Aim:
Copy out the complete listing, word for word.

* BEGIN Extracted records *

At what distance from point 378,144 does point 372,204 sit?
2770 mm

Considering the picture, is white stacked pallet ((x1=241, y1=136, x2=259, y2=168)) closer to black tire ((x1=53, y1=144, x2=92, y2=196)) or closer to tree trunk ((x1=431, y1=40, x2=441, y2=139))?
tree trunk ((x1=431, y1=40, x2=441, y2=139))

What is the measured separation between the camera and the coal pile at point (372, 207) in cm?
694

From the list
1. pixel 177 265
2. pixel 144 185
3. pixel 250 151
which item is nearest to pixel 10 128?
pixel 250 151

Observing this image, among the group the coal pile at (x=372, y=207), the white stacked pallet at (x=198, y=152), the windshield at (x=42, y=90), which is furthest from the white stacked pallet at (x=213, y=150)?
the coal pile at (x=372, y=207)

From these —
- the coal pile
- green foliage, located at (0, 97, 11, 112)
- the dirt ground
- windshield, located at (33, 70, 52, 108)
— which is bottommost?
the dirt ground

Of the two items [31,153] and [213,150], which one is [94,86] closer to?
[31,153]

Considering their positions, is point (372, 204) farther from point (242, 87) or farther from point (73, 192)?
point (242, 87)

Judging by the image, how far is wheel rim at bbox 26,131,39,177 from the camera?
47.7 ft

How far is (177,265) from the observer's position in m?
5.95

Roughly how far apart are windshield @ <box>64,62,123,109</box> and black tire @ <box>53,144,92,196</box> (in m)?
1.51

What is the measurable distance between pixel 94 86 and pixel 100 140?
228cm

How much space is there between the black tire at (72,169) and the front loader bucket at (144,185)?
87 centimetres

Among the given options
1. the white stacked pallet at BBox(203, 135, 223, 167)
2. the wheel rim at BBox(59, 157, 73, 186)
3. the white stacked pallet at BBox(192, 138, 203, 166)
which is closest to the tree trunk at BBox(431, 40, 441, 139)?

* END Extracted records *

Correct answer:
At what distance from point 378,144 does point 372,204 sit?
2770 mm

Considering the picture, is white stacked pallet ((x1=241, y1=136, x2=259, y2=168)) closer to black tire ((x1=53, y1=144, x2=92, y2=196)) or closer to tree trunk ((x1=431, y1=40, x2=441, y2=139))?
tree trunk ((x1=431, y1=40, x2=441, y2=139))

What is the measured separation between the camera and the coal pile at point (372, 207) in cm?
694

From the list
1. pixel 177 265
2. pixel 144 185
3. pixel 250 151
which item is nearest to pixel 10 128?
pixel 250 151

Observing this image, among the group the coal pile at (x=372, y=207), the white stacked pallet at (x=198, y=152), the windshield at (x=42, y=90), which is furthest from the white stacked pallet at (x=213, y=150)?
the coal pile at (x=372, y=207)

From these —
- the coal pile
- green foliage, located at (0, 97, 11, 112)
- the dirt ground
- windshield, located at (33, 70, 52, 108)
— which is bottommost?
the dirt ground

Of the two items [31,153] and [213,150], which one is [94,86] closer to?
[31,153]

Considering their positions, is point (372, 204) farther from point (242, 87) or farther from point (73, 192)?
point (242, 87)

Judging by the image, how far is wheel rim at bbox 26,131,39,177 from the camera?
47.7 ft

How far is (177,265) from the observer's position in m?
5.95

Roughly how far apart are windshield @ <box>64,62,123,109</box> and black tire @ <box>53,144,92,196</box> (in m)?
1.51

What is the measurable distance between pixel 94 86 and pixel 100 140?
228cm

How much space is there between the black tire at (72,169) and the front loader bucket at (144,185)?
87 centimetres

Among the given options
1. the white stacked pallet at BBox(203, 135, 223, 167)
2. the wheel rim at BBox(59, 157, 73, 186)
3. the white stacked pallet at BBox(192, 138, 203, 166)
which is closest to the tree trunk at BBox(431, 40, 441, 139)?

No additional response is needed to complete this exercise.